- _TASK DESCRIPTION_:
Please render the data as a numbered list, beginning at the line that contains "In the depicted" and running through the last line of the data, with blank lines and the pictures left out.

[Data on scene geometry]
#####
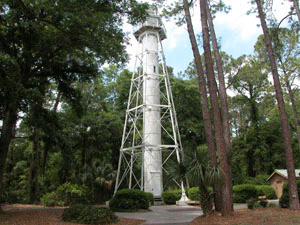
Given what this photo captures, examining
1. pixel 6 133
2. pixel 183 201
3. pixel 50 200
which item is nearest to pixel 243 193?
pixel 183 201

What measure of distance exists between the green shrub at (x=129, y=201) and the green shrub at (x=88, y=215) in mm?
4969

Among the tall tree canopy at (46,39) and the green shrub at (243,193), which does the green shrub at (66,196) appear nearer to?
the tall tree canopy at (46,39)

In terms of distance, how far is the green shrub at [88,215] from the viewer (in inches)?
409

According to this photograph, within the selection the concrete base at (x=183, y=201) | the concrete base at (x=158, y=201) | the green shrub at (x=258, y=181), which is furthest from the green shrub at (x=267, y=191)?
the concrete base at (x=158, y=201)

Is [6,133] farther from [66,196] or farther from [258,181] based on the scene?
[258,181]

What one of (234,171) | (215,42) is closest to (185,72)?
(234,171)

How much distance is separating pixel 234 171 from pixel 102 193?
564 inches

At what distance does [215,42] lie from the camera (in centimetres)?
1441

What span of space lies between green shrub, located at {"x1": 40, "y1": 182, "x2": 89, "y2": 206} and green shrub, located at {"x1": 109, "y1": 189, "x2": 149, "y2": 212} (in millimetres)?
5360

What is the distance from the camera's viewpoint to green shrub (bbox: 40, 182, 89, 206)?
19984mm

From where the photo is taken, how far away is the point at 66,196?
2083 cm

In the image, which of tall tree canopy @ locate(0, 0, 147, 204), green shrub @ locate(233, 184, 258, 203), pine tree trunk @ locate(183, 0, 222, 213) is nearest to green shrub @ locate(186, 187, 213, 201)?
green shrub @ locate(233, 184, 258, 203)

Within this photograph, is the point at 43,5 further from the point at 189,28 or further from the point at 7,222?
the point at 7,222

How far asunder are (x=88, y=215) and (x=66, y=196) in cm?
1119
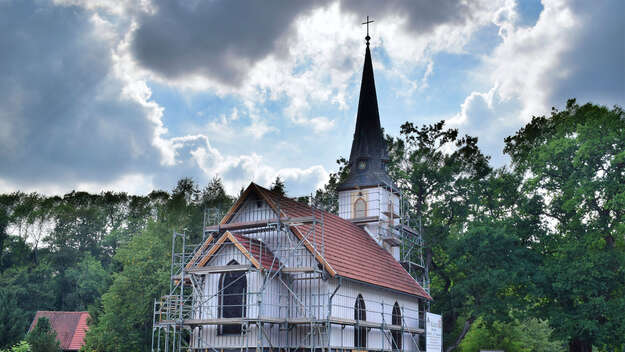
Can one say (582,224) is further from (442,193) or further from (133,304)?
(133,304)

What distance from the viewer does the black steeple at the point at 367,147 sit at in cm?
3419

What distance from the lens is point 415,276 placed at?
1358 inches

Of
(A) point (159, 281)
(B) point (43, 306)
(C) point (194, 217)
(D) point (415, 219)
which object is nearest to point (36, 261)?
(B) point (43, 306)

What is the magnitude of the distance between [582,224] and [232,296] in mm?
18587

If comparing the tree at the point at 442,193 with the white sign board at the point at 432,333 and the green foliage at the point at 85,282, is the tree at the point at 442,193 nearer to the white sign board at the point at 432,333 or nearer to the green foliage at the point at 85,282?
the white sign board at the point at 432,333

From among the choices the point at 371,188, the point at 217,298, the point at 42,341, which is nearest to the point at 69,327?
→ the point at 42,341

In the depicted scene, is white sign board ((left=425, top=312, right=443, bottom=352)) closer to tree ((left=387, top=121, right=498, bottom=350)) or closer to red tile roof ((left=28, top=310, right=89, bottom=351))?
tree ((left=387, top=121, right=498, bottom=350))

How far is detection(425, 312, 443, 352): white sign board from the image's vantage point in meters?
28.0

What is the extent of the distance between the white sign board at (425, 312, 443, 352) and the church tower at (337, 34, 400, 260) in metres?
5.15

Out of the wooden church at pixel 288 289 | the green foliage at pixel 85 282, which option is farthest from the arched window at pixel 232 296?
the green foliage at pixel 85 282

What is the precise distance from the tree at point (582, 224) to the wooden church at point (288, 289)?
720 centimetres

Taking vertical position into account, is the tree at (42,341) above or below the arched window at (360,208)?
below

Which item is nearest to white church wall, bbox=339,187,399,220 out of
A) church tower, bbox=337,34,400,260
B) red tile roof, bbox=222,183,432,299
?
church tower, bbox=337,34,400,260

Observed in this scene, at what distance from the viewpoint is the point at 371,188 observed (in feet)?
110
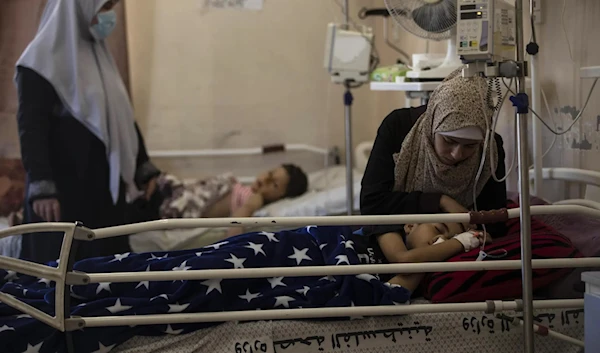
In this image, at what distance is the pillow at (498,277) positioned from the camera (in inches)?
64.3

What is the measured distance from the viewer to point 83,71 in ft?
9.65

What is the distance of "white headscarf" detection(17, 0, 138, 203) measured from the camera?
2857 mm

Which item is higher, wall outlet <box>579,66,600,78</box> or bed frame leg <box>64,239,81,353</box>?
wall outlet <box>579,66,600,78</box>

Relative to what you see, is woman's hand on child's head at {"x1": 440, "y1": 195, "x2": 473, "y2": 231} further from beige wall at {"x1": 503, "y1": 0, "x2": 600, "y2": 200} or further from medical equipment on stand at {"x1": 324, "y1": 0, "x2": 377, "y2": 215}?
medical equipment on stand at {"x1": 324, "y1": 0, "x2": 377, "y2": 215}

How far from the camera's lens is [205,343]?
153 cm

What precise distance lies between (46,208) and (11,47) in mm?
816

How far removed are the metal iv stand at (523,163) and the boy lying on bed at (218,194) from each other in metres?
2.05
#####
- _FINAL RESULT_:
1. In the depicted scene, is white sign board ((left=425, top=312, right=443, bottom=352)) closer to tree ((left=387, top=121, right=498, bottom=350)) or closer to red tile roof ((left=28, top=310, right=89, bottom=351))?
2. tree ((left=387, top=121, right=498, bottom=350))
3. How far is detection(425, 312, 443, 352): white sign board from the image's vantage point in meters?
4. 28.0
5. What is the extent of the distance between the white sign board at (425, 312, 443, 352) and the church tower at (337, 34, 400, 260) in metres?
6. 5.15
7. Out of the wooden church at pixel 288 289 | the green foliage at pixel 85 282, which option is farthest from the arched window at pixel 232 296?
8. the green foliage at pixel 85 282
9. What is the precise distance from the tree at point (582, 224) to the wooden church at point (288, 289)?
10. 720 centimetres
11. Taking vertical position into account, is the tree at (42,341) above or below the arched window at (360,208)?
12. below
13. Which item is nearest to white church wall, bbox=339,187,399,220 out of
14. A) church tower, bbox=337,34,400,260
15. B) red tile roof, bbox=222,183,432,299
16. ?
17. church tower, bbox=337,34,400,260
18. Observed in this scene, at what distance from the viewpoint is the point at 371,188 observed (in feet)?
19. 110
20. In this image, at what distance is the pillow at (498,277) positioned from the camera (in inches)?
21. 64.3
22. What is the measured distance from the viewer to point 83,71 in ft?
23. 9.65
24. What is the distance of "white headscarf" detection(17, 0, 138, 203) measured from the camera?
25. 2857 mm
26. Which item is higher, wall outlet <box>579,66,600,78</box> or bed frame leg <box>64,239,81,353</box>?
27. wall outlet <box>579,66,600,78</box>
28. Relative to what you see, is woman's hand on child's head at {"x1": 440, "y1": 195, "x2": 473, "y2": 231} further from beige wall at {"x1": 503, "y1": 0, "x2": 600, "y2": 200} or further from medical equipment on stand at {"x1": 324, "y1": 0, "x2": 377, "y2": 215}?
29. medical equipment on stand at {"x1": 324, "y1": 0, "x2": 377, "y2": 215}
30. How far from the camera's lens is [205,343]?
31. 153 cm
32. What precise distance lies between (46,208) and (11,47) in mm?
33. 816
34. How far removed are the metal iv stand at (523,163) and the boy lying on bed at (218,194) from each other in metres?
35. 2.05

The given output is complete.